Most Americans are shocked to discover that slavery still exists in the United States. Yet 145 years after the Emancipation Proclamation, the CIA estimates that 14,500 to17,000 foreigners are “trafficked” annually into the United States, threatened with violence, and forced to work against their will. Modern people unanimously agree that slavery is abhorrent. How, then, can it be making a reappearance on American soil?

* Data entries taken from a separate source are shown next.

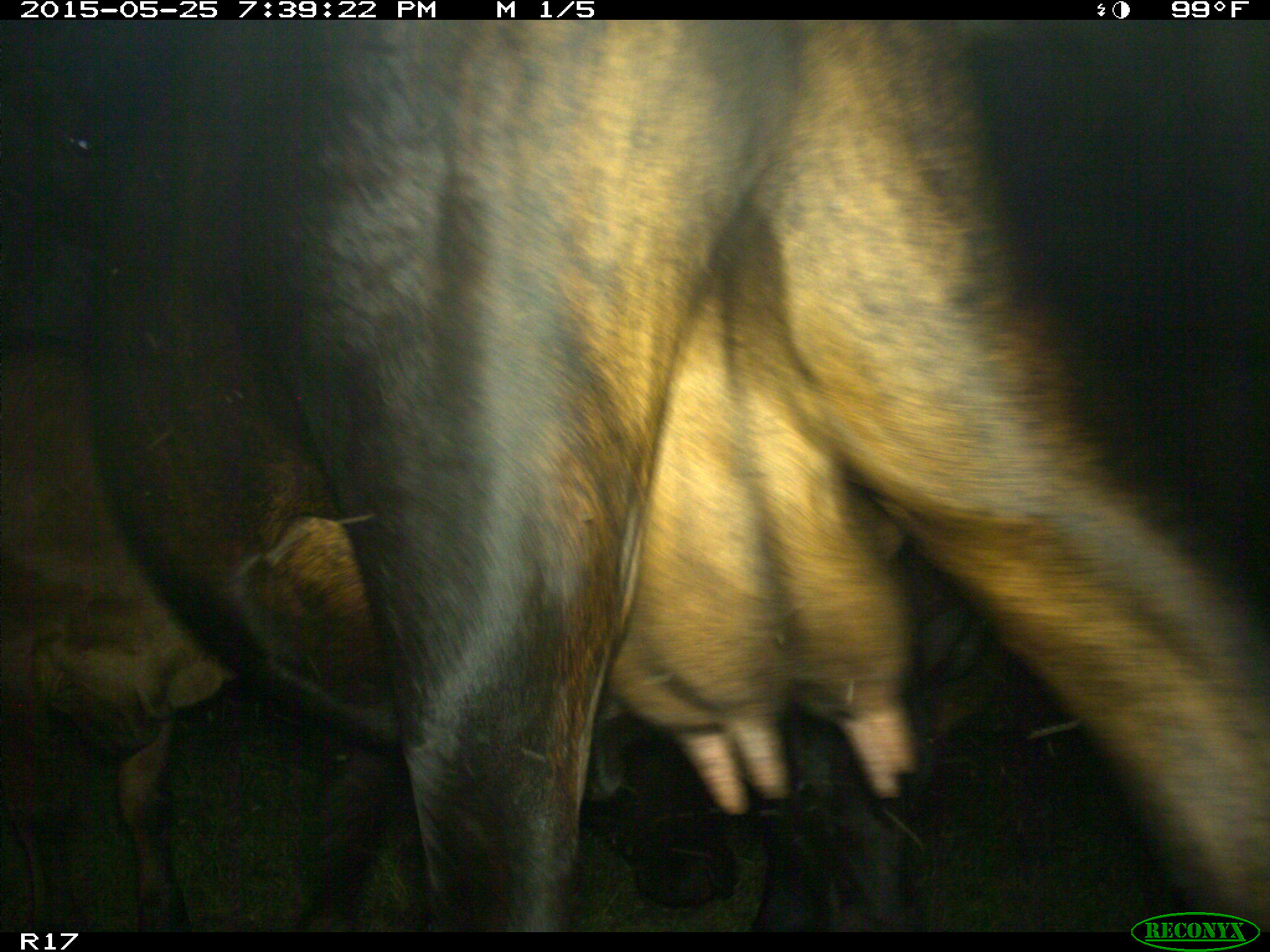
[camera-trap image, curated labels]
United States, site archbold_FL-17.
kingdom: Animalia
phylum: Chordata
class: Mammalia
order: Artiodactyla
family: Bovidae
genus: Bos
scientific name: Bos taurus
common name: domestic cow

Award-winning journalist John Bowe examines how outsourcing, subcontracting, immigration fraud, and the relentless pursuit of “everyday low prices” have created an opportunity for modern slavery to regain a toehold in the American economy. Bowe uses thorough and often dangerous research, exclusive interviews, eyewitness accounts, and rigorous economic analysis to examine three illegal workplaces where employees are literally or virtually enslaved. From rural Florida to Tulsa, Oklahoma, to the U.S. commonwealth of Saipan in the Western Pacific, he documents coercive and forced labor situations that benefit us all, as consumers and stockholders, fattening the profits of dozens of American food and clothing chains, including Wal-Mart, Kroger, McDonald’s, Burger King, PepsiCo, Del Monte, Gap, Target, JCPenney, J. Crew, Polo Ralph Lauren, and others.
In this eye-opening book, set against the everyday American landscape of shopping malls, outlet stores, and Happy Meals, Bowe reveals how humankind’s darker urges remain alive and well, lingering in the background of every transaction–and what we can do to overcome them.
Praise for Nobodies:
“Investigative, immersion reporting at its best . . . Bowe is a master storyteller whose work is finely tuned and fearless.”
–USA Today
“A brilliant and readable tour of the modern heart of darkness, Nobodies takes a long, hard look at what our democracy is becoming.”
–Thomas Frank, author of What’s the Matter with Kansas?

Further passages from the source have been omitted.